4 Basic Tricks of the Trade | Sewing Pillows
I was so tired of this winter and even more tired of my unfinished living room. We’ve been in our house 3 years now and our living room is the first thing you see when you enter. It just needed a little push to bring it from boring to I’m-not-embarrassed-to-open-my-front-door-anymore! I started with pillows for the couch. I thought I would share in this post a few of the sewing tips I have learned over the years.

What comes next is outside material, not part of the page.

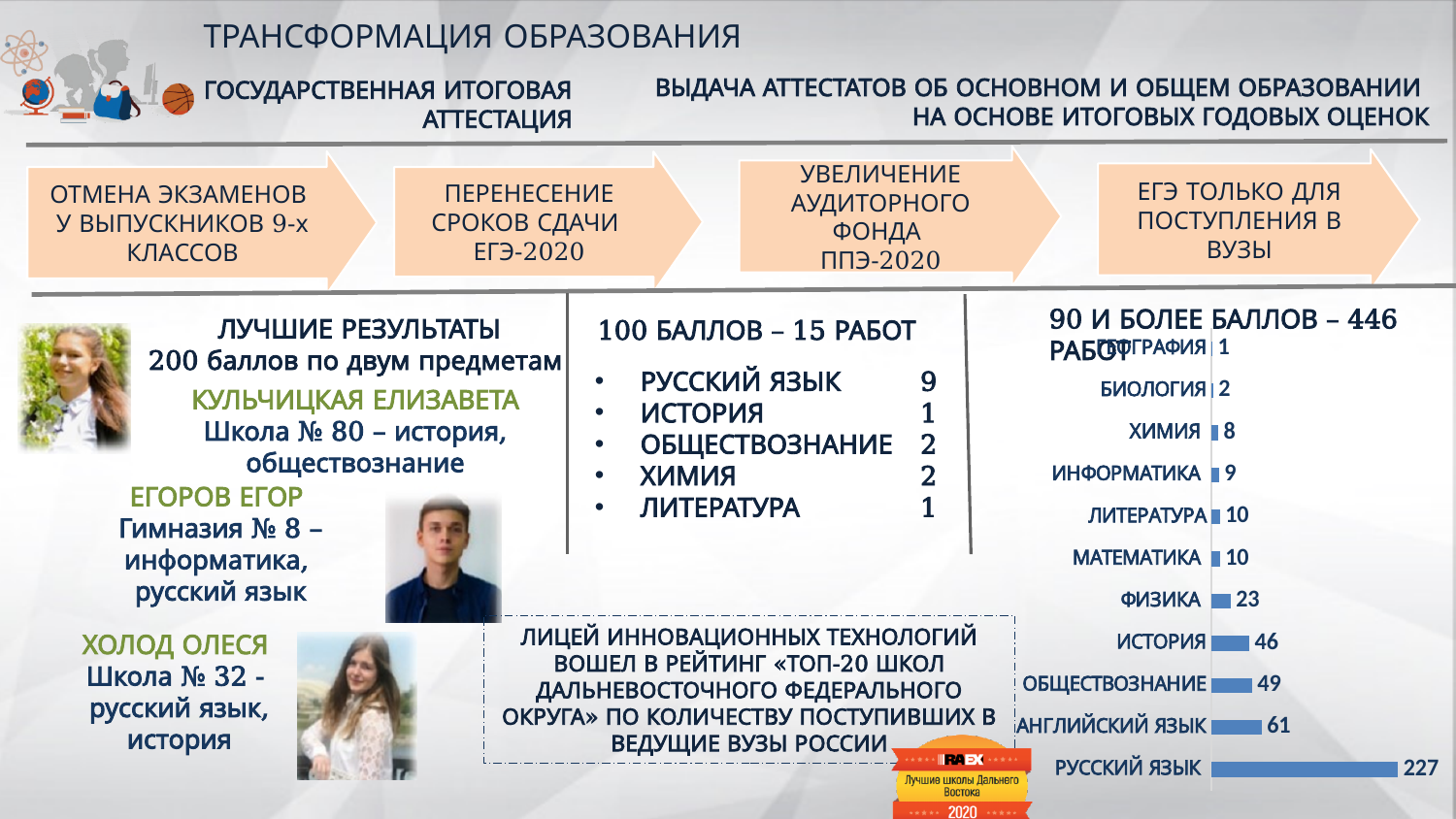
In the bar chart, what is the difference between the values for РУССКИЙ ЯЗЫК and АНГЛИЙСКИЙ ЯЗЫК? 166 What is the title of the bar chart? 90 И БОЛЕЕ БАЛЛОВ – 446 РАБОТ How many categories are shown in the bar chart? 11 In the bar chart, what is the value for РУССКИЙ ЯЗЫК? 227 In the bar chart, what is the value for ИНФОРМАТИКА? 9 Which category has the highest value in the bar chart? РУССКИЙ ЯЗЫК In the bar chart, what is the value for ФИЗИКА? 23 In the bar chart, which is larger: the value for ИСТОРИЯ or the value for ФИЗИКА? ИСТОРИЯ Which category has the lowest value in the bar chart? ГЕОГРАФИЯ In the bar chart, what is the value for АНГЛИЙСКИЙ ЯЗЫК? 61 What type of chart is shown on the right side of the slide? bar chart In the bar chart, what is the difference between the values for ОБЩЕСТВОЗНАНИЕ and ИСТОРИЯ? 3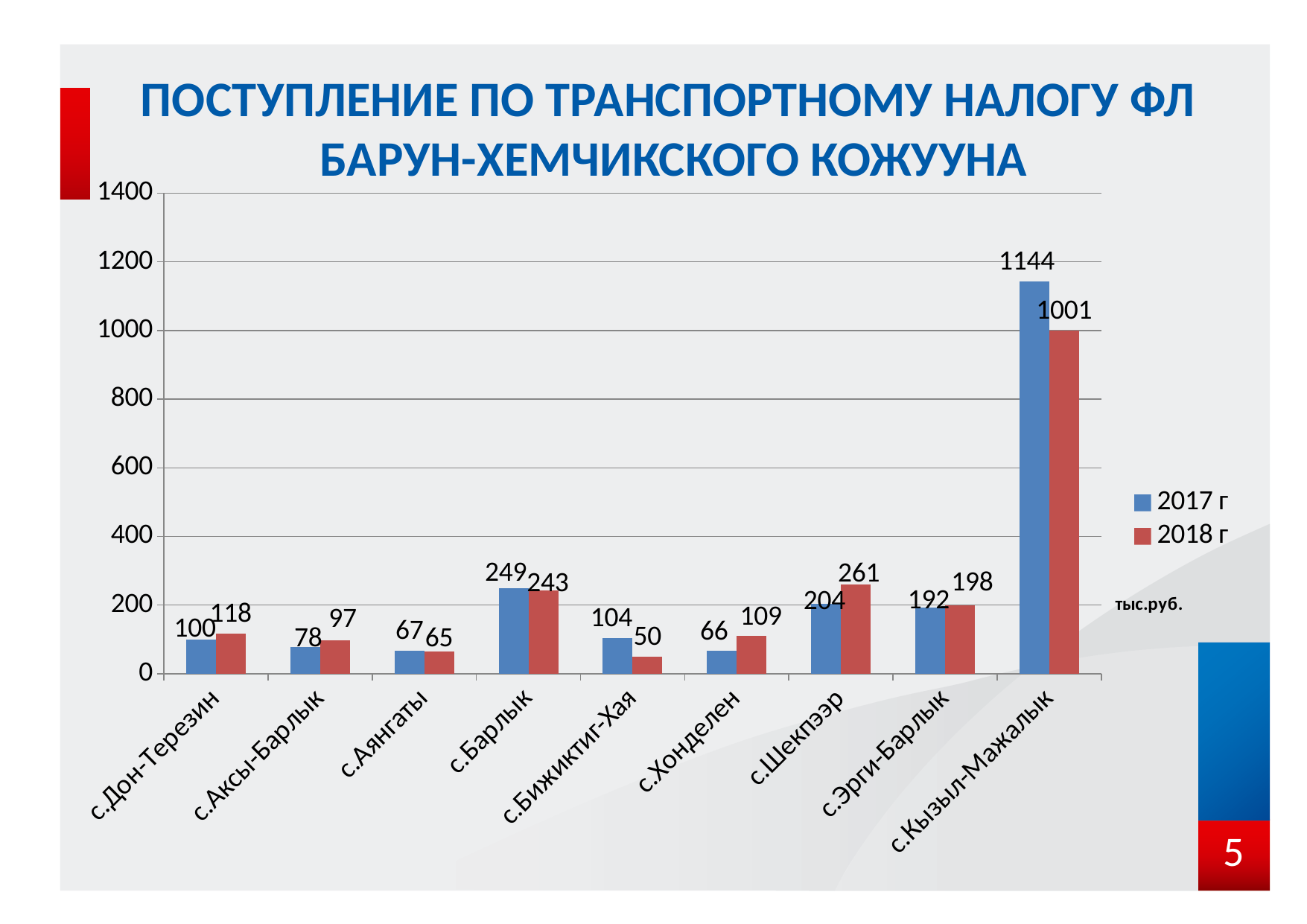
What is the 2017 г value for с.Кызыл-Мажалык? 1144 What is the difference between the 2017 г and 2018 г values for с.Кызыл-Мажалык? 143 Which category has the lowest 2017 г value? с.Хонделен What is the difference between the 2018 г and 2017 г values for с.Хонделен? 43 Which category has the highest 2018 г value? с.Кызыл-Мажалык Which is larger for с.Бижиктиг-Хая, the 2017 г value or the 2018 г value? 2017 г What kind of chart is shown on the slide? bar chart How many series does the legend list? 2 What is the 2018 г value for с.Шекпээр? 261 Is the 2018 г value for с.Кызыл-Мажалык greater or less than 1200? less How many categories are shown on the x axis? 9 What is the 2018 г value for с.Бижиктиг-Хая? 50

My living room chairs are a bit tricky. When I first bought our bird-patterned, wingback chairs I thought they were lovely, but when I started trying to figure out what other textures, patterns and fabrics that would match the birds, it got a bit complicated. I started with my favourite fabric store: Designer Fabrics. Why is that my favourite store? First, they have a fantastic website that has ALL of their swatches. So before I even go to the store I cruise their website looking for fabrics I think might work. I then drag images of them to my desktop and print them out. Each image has a skew attached so if you can’t find it yourself in the store simply show a sales clerk (there are plenty of them and they all know their stuff) to track it down for you. But wait there’s more! The second reason I love this store so much is you can take home (up to 8 at a time) samples to see what is going to work for your project at home (with your natural light and own furniture). Much easier than dragging my wingback chairs to the store!
Below is me testing out my final choices (with chosen buttons) to see if they all work together. I chose a micro chevron for the wingback chairs (because the pattern is small it does not overpower the bird pattern) and complimented it with a larger chevron pattern for my plain grey couch. I then chose the yellow fabric for my second couch cushion which has a bit of a natural viney feel to add a pop of colour and play up on the nature aspect of my bird chairs. Yin/yang design!
Tip 1: Choosing your fabric
When making pillows in a high traffic area, where your pillows will actually get used, stick to thicker, more durable fabrics such as cotton, polyester blends and woven. If you have children, keep in mind washability.
Tip 2: Sewing in a zipper without basting or a zipper foot!
Well maybe this isn’t a tip to make you sew like a professional but it’s one that skips a couple of steps and therefore saves time. I learned this from my mother because we had such an old machine the extra parts (like zipper feet) had walked off long ago (ahem pardon the pun!). Any hoo, fold and finger press seam back where you want to stitch the zipper, then open zipper and pin to seam to one side of open zipper. Sew along the edge with the foot touching the bump of where the zipper comes up as close as possible. When you are 2-3 inches from the end of the zipper, carefully raise the foot of your machine while leaving the needle in the down position (penetrating the fabric). Then zip up the zipper past the foot and continue sewing. See images below. Repeat this process for the other side of the zipper. I like my zippers to be hidden so I make sure I have enough overlap to hide zipper, (see two photo’s down).
Tip 3: Creating pointy corners
So your pillow is all sewn up. Now it’s time to turn it inside out. Before you do that you need to trim the corners (see photo below). Cut as close as you can without cutting the stitching. I know you are probably worried that the edge will start fraying and mess up your beautiful corners. But don’t, the tension of turning the fabric inside out keeps it all together.
Tip 4: Working with patterns
This comes in to play with any sewing project whether it be pillows or a dress. You always want to align the pattern so it flows from one piece to the next, see my sewn in zippers below and how the pattern smoothly runs from the to to the bottom. You can always tell when a piece is poorly made when the two sides don’t align.
Below are my before and afters as well as close ups to my finished pillows .
You did great! I always find the trick to be to choose a pattern bigger or smaller than the original and keep the tone or pallet similar or really contrasting, like you did. I cant sew to save my life so I admire your skill!